To his critics, however, Mr Pandit's sharp mind and passion for intense analysis - often carried out alone with only spreadsheets for company - have hindered his development as a chief executive. "He is not a leader of people, he is a quantitative trader who overanalyses things and can take ages to make tough decisions," says a former Morgan Stanley banker.
Some current colleagues agree, saying that the charm and clarity of thought he displays in small gatherings often disappear in front of large audiences of employees or clients. Mr Pandit has worked hard to dispel that impression. Earlier this year, he gave a passionate, often tempestuous, performance at a staff meeting after Citi had been beaten in the race to buy the regional lender Wachovia.
But he admits that the turbulent events of the past few months have made him reconsider his approach.
"Analytics works when markets work analytically but in these markets you need to make decisions fast and I find myself turning to my instincts more and more," he says.
He has told friends that he is frustrated, and often angered, by the destruction of shareholder value that is taking place under his watch but remains determined to carry out his task: cleaning up Citi's balance sheet and reviving its fortunes.

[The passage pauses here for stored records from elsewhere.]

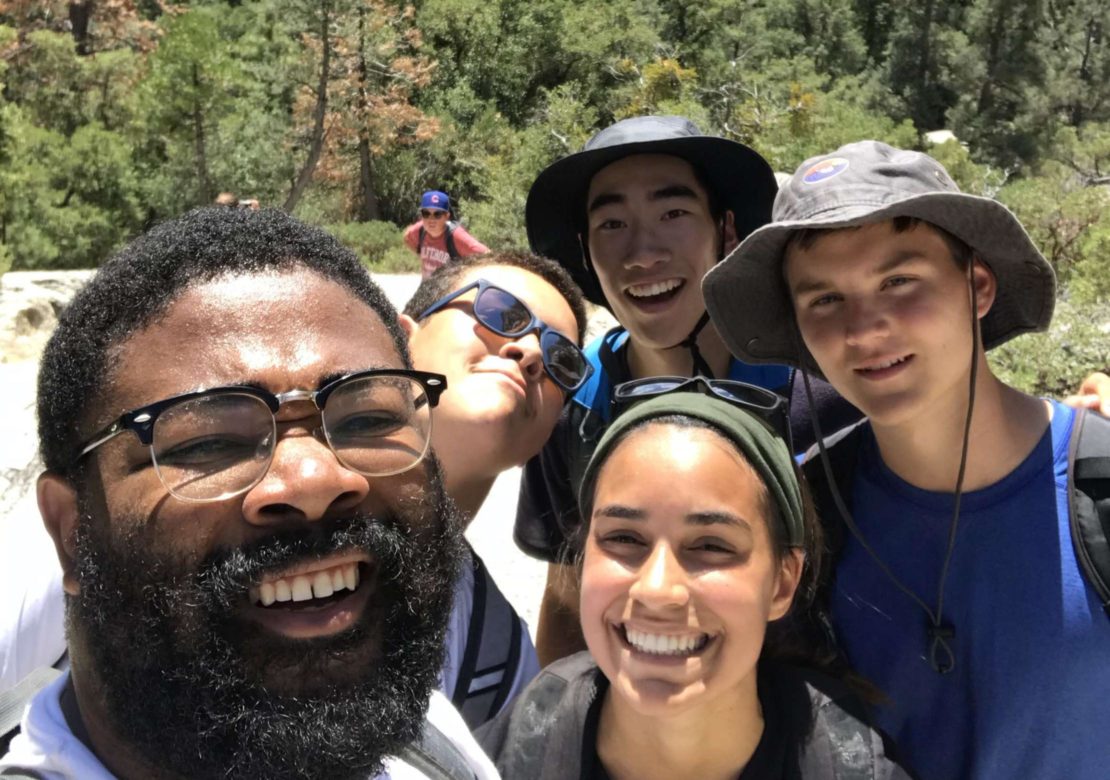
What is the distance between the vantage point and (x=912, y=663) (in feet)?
5.48

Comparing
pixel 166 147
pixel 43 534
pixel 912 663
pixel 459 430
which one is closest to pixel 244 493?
pixel 43 534

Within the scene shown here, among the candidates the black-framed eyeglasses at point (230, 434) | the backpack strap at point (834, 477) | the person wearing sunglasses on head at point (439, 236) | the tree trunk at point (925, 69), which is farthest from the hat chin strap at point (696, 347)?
the tree trunk at point (925, 69)

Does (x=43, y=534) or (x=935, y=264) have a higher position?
(x=935, y=264)

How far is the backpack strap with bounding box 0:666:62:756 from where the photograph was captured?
1177mm

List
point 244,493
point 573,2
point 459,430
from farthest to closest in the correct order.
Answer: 1. point 573,2
2. point 459,430
3. point 244,493

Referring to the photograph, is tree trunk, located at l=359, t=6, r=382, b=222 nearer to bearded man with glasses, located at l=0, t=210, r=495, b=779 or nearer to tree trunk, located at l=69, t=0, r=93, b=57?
tree trunk, located at l=69, t=0, r=93, b=57

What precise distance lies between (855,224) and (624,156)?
890 millimetres

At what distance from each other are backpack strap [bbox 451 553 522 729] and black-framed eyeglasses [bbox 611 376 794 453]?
1.61 feet

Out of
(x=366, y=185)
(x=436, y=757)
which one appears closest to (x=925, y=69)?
(x=366, y=185)

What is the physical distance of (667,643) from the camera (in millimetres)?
1553

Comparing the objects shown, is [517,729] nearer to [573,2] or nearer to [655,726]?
[655,726]

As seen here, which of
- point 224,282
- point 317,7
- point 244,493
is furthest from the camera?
point 317,7

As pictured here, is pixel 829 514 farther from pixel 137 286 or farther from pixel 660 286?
pixel 137 286

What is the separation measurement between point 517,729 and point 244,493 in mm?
813
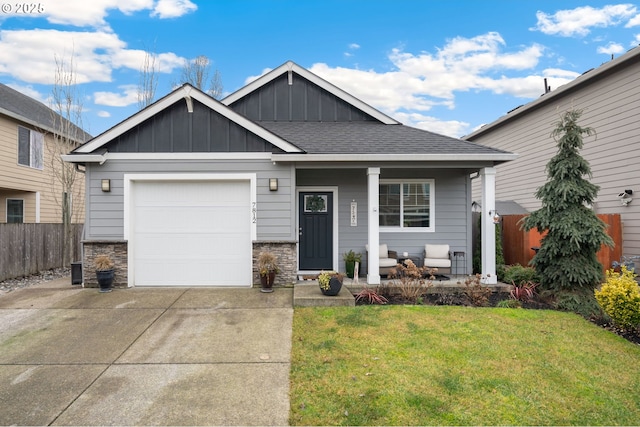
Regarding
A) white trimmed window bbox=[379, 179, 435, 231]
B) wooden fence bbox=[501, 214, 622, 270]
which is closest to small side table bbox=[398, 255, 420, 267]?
white trimmed window bbox=[379, 179, 435, 231]

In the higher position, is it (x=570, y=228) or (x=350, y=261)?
(x=570, y=228)

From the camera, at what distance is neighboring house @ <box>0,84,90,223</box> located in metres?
10.9

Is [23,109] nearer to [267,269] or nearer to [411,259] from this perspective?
[267,269]

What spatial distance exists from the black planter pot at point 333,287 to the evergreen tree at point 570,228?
3908mm

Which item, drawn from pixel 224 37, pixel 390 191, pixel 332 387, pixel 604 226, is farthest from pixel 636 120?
pixel 224 37

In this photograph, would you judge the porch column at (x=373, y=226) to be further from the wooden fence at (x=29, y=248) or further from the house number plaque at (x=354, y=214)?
the wooden fence at (x=29, y=248)

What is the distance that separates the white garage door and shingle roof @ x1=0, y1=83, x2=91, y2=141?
22.7 feet

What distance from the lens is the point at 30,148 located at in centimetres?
1192

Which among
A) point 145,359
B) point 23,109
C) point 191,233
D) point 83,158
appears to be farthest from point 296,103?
point 23,109

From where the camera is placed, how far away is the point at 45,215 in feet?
42.1

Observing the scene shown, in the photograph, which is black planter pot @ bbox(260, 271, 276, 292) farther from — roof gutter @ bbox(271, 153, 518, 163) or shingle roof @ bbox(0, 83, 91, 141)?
shingle roof @ bbox(0, 83, 91, 141)

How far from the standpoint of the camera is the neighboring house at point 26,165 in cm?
1091

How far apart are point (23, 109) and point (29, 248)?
6.24 meters

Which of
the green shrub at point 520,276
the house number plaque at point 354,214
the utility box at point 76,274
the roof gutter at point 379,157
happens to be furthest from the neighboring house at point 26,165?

So far, Citi's strategic needs have played to his strengths. The bank needed capital and he raised $50bn from investors earlier, and on better terms, than many rivals. Expenses and toxic assets had to be reduced and he set about the job with the zeal of a proven risk manager.
But Citi's woes might call for more visionary and charismatic leadership than he can offer. Sir Win Bischoff, Citi chairman, who has also come under internal fire, says those fears are unfounded. "In the current environment, I would rather have a leader who is very good at understanding the nuts and bolts of the business than a glad-handing type."
Mr Pandit points to his traditional Indian upbringing as a source of calm. "I cannot deny that a piece of my Indian upbringing stayed with me," he says. "As I go about my life, there is a clear sense of Karma, that the tide is going to come and go and the main thing you have to do is influence where you are on the tide."
Citi's shareholders must hope he will not be swept away by the waves of selling that have rocked a once-dominant financial group.